Within days, or perhaps hours, the memory of Callins will begin to fade. The wheels of justice will churn again, and somewhere, another jury or another judge will have the unenviable task of determining whether some human being is to live or die. We hope, of course, that the defendant whose life is at risk will be represented by competent counsel–someone who is inspired by the awareness that a less than vigorous defense truly could have fatal consequences for the defendant. We hope that the attorney will investigate all aspects of the case, follow all evidentiary and procedural rules, and appear before a judge who is still committed to the protection of defendants’ rights–even now, as the prospect of meaningful judicial oversight has diminished. In the same vein, we hope that the prosecution, in urging the penalty of death, will have exercised its discretion wisely, free from bias, prejudice, or political motive, and will be humbled, rather than emboldened, by the awesome authority conferred by the State.

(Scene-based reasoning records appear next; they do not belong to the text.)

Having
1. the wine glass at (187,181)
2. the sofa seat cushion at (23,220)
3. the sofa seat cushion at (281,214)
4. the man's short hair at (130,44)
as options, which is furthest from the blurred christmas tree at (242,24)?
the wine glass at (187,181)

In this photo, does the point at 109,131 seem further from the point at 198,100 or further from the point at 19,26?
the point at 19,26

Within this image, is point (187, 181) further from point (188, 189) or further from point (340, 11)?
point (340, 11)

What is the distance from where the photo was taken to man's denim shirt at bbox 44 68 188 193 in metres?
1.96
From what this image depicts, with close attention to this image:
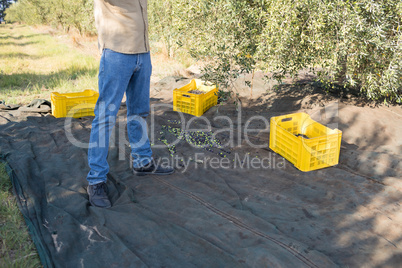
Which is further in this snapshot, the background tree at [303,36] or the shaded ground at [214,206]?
the background tree at [303,36]

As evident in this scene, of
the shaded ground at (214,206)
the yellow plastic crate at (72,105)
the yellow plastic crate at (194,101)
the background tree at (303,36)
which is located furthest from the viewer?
the yellow plastic crate at (194,101)

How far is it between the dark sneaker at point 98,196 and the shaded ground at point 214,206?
0.22 feet

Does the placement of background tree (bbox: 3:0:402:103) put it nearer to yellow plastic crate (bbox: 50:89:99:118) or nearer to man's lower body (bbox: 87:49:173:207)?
yellow plastic crate (bbox: 50:89:99:118)

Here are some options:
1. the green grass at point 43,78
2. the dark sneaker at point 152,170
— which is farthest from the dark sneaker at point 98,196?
the green grass at point 43,78

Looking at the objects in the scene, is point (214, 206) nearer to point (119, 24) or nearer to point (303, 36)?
point (119, 24)

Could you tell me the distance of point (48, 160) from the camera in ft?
12.7

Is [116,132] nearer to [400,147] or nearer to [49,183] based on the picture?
[49,183]

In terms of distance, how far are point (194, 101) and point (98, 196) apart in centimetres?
338

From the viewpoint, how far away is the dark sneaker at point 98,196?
9.78 ft

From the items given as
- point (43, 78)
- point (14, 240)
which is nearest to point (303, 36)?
point (14, 240)

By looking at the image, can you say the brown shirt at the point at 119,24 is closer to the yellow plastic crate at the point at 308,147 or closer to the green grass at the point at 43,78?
the yellow plastic crate at the point at 308,147

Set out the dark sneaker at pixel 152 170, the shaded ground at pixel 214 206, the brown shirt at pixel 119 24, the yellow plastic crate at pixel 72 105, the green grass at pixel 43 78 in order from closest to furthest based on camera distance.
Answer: the shaded ground at pixel 214 206, the brown shirt at pixel 119 24, the dark sneaker at pixel 152 170, the yellow plastic crate at pixel 72 105, the green grass at pixel 43 78

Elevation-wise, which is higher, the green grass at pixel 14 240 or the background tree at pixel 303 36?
the background tree at pixel 303 36

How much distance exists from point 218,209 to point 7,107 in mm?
5329
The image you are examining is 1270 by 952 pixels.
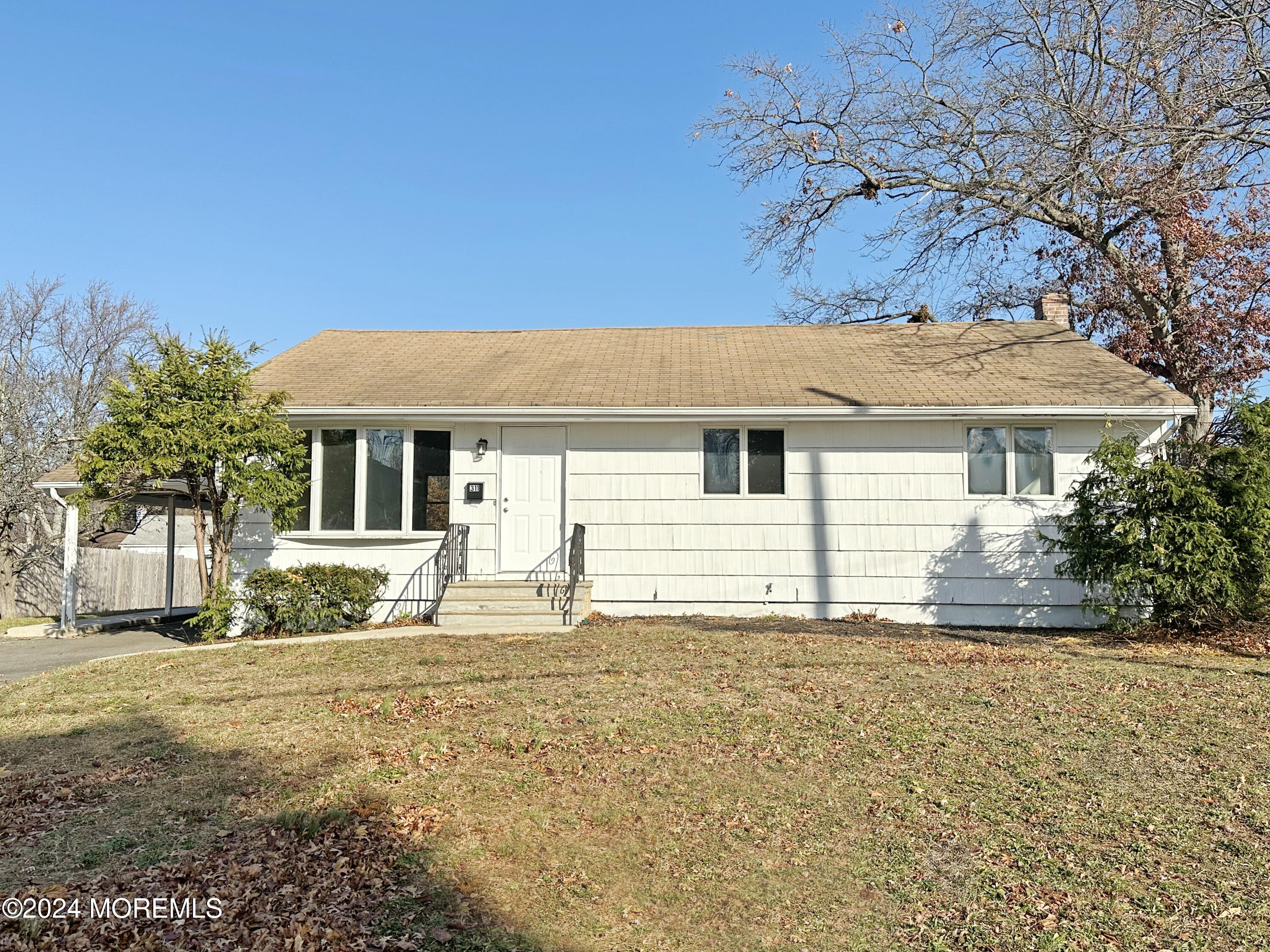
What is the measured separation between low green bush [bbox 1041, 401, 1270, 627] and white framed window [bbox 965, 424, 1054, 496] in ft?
4.09

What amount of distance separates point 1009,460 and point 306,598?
9.08 m

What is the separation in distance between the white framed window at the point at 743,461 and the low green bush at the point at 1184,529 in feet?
12.1

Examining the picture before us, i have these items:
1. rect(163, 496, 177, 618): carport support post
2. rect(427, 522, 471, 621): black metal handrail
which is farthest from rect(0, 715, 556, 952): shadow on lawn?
rect(163, 496, 177, 618): carport support post

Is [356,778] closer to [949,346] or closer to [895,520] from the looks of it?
[895,520]

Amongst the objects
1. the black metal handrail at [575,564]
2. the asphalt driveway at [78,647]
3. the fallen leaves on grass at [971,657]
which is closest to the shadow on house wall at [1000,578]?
the fallen leaves on grass at [971,657]

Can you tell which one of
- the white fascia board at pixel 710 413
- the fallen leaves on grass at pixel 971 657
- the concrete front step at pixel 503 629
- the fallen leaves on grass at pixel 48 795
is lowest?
the fallen leaves on grass at pixel 48 795

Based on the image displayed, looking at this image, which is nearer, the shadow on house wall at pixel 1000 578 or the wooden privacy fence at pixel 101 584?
the shadow on house wall at pixel 1000 578

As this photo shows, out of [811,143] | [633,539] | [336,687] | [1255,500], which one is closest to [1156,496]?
[1255,500]

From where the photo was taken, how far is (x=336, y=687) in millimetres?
7707

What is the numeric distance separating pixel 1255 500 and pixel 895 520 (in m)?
3.95

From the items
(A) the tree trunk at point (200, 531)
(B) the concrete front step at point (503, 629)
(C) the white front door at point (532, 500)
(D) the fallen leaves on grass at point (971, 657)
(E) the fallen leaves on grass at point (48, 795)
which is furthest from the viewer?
(C) the white front door at point (532, 500)

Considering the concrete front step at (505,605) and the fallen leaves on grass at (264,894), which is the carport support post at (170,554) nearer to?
the concrete front step at (505,605)

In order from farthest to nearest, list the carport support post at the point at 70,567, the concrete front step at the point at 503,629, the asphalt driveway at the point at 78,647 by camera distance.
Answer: the carport support post at the point at 70,567 < the concrete front step at the point at 503,629 < the asphalt driveway at the point at 78,647

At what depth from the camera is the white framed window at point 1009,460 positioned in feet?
39.5
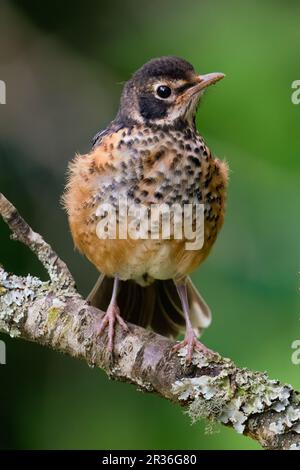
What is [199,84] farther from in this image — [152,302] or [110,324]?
[152,302]

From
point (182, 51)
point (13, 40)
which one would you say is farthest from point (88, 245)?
point (13, 40)

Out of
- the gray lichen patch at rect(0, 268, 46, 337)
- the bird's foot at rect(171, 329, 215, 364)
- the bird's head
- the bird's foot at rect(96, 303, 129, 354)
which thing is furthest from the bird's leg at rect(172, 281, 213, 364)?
the bird's head

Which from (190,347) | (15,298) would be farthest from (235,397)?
(15,298)

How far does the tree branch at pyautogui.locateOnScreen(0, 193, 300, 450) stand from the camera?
2.89 m

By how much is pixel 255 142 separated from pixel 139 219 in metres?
0.78

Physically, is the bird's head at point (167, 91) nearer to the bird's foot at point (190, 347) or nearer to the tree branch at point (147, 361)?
the tree branch at point (147, 361)

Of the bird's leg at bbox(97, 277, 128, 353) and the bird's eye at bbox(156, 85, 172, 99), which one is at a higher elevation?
the bird's eye at bbox(156, 85, 172, 99)

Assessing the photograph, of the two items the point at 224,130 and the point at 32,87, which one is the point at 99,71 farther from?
the point at 224,130

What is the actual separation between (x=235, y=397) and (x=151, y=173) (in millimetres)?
1027

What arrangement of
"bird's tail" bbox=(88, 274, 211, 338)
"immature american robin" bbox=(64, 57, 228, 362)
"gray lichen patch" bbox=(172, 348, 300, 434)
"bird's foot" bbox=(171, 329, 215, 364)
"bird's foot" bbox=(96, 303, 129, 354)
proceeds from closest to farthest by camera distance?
"gray lichen patch" bbox=(172, 348, 300, 434) < "bird's foot" bbox=(171, 329, 215, 364) < "bird's foot" bbox=(96, 303, 129, 354) < "immature american robin" bbox=(64, 57, 228, 362) < "bird's tail" bbox=(88, 274, 211, 338)

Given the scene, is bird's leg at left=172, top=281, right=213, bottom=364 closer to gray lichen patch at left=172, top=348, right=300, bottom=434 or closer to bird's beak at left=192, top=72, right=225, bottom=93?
gray lichen patch at left=172, top=348, right=300, bottom=434

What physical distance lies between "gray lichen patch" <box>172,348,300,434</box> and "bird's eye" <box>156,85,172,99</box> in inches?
45.8

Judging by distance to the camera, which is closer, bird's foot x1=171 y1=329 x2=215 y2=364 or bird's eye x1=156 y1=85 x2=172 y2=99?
bird's foot x1=171 y1=329 x2=215 y2=364

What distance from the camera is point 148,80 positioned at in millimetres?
3738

But even if we can feel confident that these actors will fulfill their roles to the best of their human ability, our collective conscience will remain uneasy. Twenty years have passed since this Court declared that the death penalty must be imposed fairly, and with reasonable consistency, or not at all, see Furman v. Georgia, 408 U.S. 238 (1972), and, despite the effort of the States and courts to devise legal formulas and procedural rules to meet this daunting challenge, the death penalty remains fraught with arbitrariness, discrimination, caprice, and mistake. This is not to say that the problems with the death penalty today are identical to those that were present 20 years ago. Rather, the problems that were pursued down one hole with procedural rules and verbal formulas have come to the surface somewhere else, just as virulent and pernicious as they were in their original form. Experience has taught us that the constitutional goal of eliminating arbitrariness and discrimination from the administration of death, see Furman v. Georgia,supra, can never be achieved without compromising an equally essential component of fundamental fairness–individualized sentencing. See Lockett v. Ohio, 438 U.S. 586 (1978).

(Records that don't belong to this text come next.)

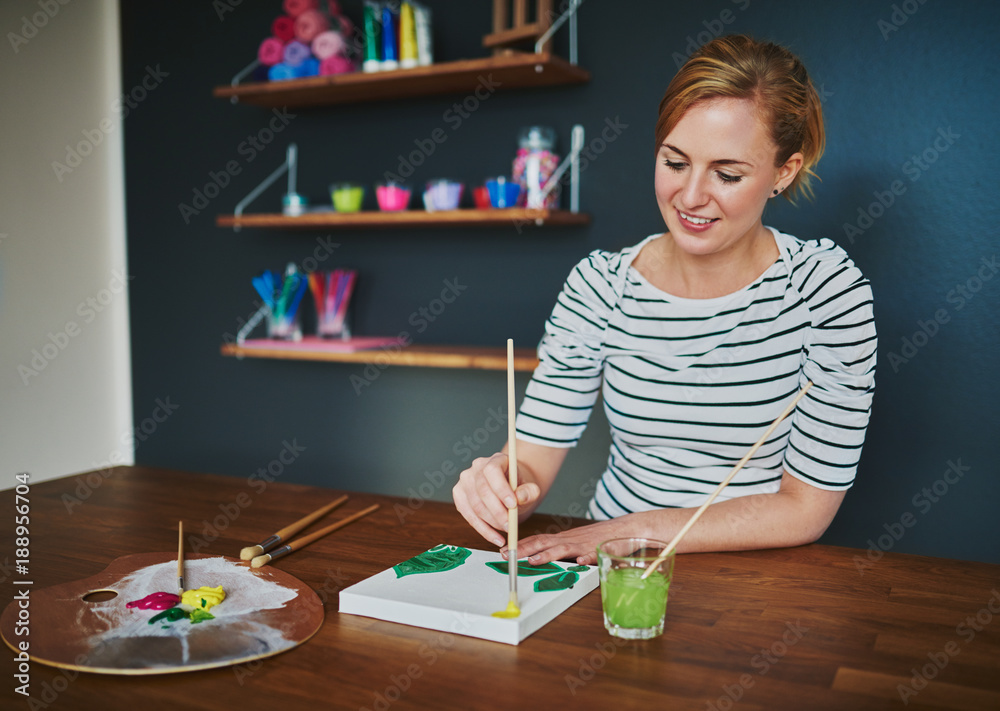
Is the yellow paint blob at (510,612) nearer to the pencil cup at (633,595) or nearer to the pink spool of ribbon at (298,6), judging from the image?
the pencil cup at (633,595)

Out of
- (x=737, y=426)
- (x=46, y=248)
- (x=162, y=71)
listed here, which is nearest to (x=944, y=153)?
(x=737, y=426)

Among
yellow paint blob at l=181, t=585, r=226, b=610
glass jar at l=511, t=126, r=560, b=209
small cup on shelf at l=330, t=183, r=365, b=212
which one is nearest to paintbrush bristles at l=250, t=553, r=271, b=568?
yellow paint blob at l=181, t=585, r=226, b=610

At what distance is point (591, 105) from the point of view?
96.7 inches

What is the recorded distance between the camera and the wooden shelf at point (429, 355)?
237cm

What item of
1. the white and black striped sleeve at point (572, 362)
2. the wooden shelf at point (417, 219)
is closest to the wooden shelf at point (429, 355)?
the wooden shelf at point (417, 219)

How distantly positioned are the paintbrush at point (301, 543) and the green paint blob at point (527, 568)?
0.28 m

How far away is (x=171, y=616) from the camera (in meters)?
0.88

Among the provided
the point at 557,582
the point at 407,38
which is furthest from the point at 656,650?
the point at 407,38

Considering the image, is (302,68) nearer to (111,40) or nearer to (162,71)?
(162,71)

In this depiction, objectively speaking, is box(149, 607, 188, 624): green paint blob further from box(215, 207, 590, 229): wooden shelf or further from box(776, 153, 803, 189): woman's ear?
box(215, 207, 590, 229): wooden shelf

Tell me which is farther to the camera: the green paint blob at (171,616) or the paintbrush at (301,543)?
the paintbrush at (301,543)

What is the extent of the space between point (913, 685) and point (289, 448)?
2536mm

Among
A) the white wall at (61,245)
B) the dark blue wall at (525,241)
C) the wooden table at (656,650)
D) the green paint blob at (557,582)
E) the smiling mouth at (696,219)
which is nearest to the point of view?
the wooden table at (656,650)

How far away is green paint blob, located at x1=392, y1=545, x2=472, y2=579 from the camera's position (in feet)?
3.31
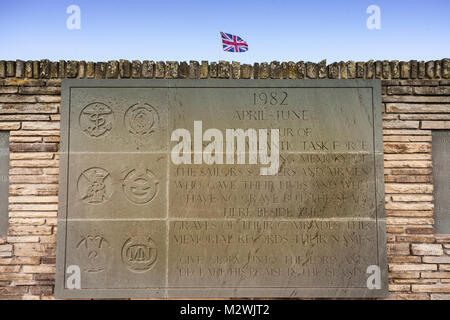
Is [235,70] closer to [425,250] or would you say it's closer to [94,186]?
[94,186]

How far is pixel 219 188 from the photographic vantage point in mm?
3586

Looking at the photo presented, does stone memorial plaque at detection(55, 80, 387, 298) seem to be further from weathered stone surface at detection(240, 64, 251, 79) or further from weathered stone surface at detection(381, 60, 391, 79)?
weathered stone surface at detection(381, 60, 391, 79)

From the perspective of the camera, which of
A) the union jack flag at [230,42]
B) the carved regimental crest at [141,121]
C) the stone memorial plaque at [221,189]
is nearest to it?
the stone memorial plaque at [221,189]

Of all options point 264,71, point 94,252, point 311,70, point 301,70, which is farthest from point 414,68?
point 94,252

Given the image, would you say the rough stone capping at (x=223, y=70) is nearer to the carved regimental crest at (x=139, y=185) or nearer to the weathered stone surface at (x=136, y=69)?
the weathered stone surface at (x=136, y=69)

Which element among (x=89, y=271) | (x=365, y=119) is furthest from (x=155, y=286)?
(x=365, y=119)

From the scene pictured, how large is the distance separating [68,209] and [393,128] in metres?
3.79

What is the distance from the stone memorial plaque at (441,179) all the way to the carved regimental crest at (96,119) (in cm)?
379

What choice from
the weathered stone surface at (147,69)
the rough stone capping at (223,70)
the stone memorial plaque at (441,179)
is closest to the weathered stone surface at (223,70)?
the rough stone capping at (223,70)

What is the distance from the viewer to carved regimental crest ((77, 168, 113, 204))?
11.8 feet

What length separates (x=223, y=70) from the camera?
371cm

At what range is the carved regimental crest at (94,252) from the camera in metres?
3.53

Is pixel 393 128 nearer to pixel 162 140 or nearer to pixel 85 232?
pixel 162 140

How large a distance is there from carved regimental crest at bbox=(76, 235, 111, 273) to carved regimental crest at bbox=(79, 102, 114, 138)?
3.83ft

Responding with his typical pernicious smugness, Justice Scalia wrote:

Justice Blackmun begins his statement by describing with poignancy the death of a convicted murderer by lethal injection. He chooses, as the case in which to make that statement, one of the less brutal of the murders that regularly come before us, the murder of a man ripped by a bullet suddenly and unexpectedly, with no opportunity to prepare himself and his affairs, and left to bleed to death on the floor of a tavern. The death-by-injection which Justice Blackmun describes looks pretty desirable next to that. It looks even better next to some of the other cases currently before us, which Justice Blackmun did not select as the vehicle for his announcement that the death penalty is always unconstitutional, for example, the case of the 11-year-old girl raped by four men and then killed by stuffing her panties down her throat. How enviable a quiet death by lethal injection compared with that!

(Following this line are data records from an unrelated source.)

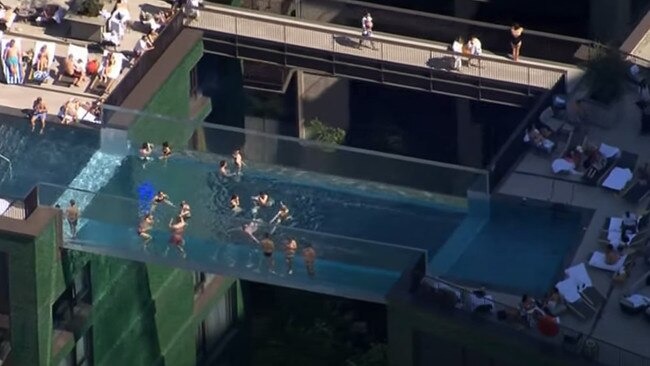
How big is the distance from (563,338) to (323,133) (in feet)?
75.1

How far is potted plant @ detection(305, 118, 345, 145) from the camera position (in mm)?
99812

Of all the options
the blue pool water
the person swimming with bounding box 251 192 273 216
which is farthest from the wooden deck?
the person swimming with bounding box 251 192 273 216

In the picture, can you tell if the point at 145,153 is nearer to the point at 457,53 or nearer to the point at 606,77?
the point at 457,53

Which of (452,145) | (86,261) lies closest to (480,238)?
(86,261)

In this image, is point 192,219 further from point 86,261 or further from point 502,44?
point 502,44

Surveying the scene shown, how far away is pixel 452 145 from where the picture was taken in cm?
9981

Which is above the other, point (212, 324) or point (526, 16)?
point (526, 16)

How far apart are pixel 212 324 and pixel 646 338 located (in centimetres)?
1713

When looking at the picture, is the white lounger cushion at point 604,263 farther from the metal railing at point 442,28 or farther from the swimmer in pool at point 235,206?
the metal railing at point 442,28

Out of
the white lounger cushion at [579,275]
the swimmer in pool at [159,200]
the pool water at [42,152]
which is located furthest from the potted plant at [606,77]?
the pool water at [42,152]

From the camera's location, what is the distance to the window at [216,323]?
301ft

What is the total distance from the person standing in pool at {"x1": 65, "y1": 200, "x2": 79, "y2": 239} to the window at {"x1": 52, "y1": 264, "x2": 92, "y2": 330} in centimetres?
178

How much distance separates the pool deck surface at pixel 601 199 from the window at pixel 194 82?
425 inches

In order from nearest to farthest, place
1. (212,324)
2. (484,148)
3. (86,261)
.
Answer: (86,261) < (212,324) < (484,148)
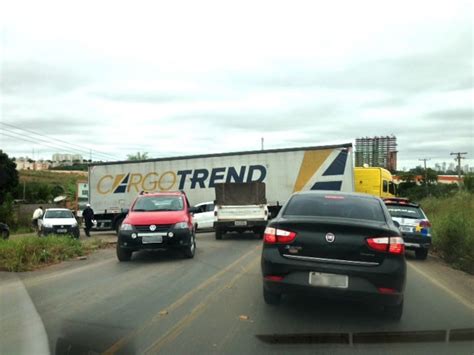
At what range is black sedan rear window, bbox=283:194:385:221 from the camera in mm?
6711

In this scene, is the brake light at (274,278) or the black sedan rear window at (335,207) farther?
the black sedan rear window at (335,207)

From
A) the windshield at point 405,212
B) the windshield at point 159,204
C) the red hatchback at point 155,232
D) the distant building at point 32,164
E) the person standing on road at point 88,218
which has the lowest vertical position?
the person standing on road at point 88,218

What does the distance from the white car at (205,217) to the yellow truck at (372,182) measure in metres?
7.52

McCollum was the example to which Scalia referred.  The “enviable quiet death” that Justice Scalia celebrated with an exclamation mark would have been that of the innocent McCollum.    I expect Justice Scalia would say that his comment was assuming McCollum’s guilt and he wasn’t specifically deciding that case but surely that misses the point.

It’s unlikely that this will cause Justice Scalia to reflect on his views and it’s almost certain that he will do not do so publicly (though he gladly comments on other matters publicly when he believes it will help burnish his image).  Still, one hopes that it will cause others pause in reflecting on the issue.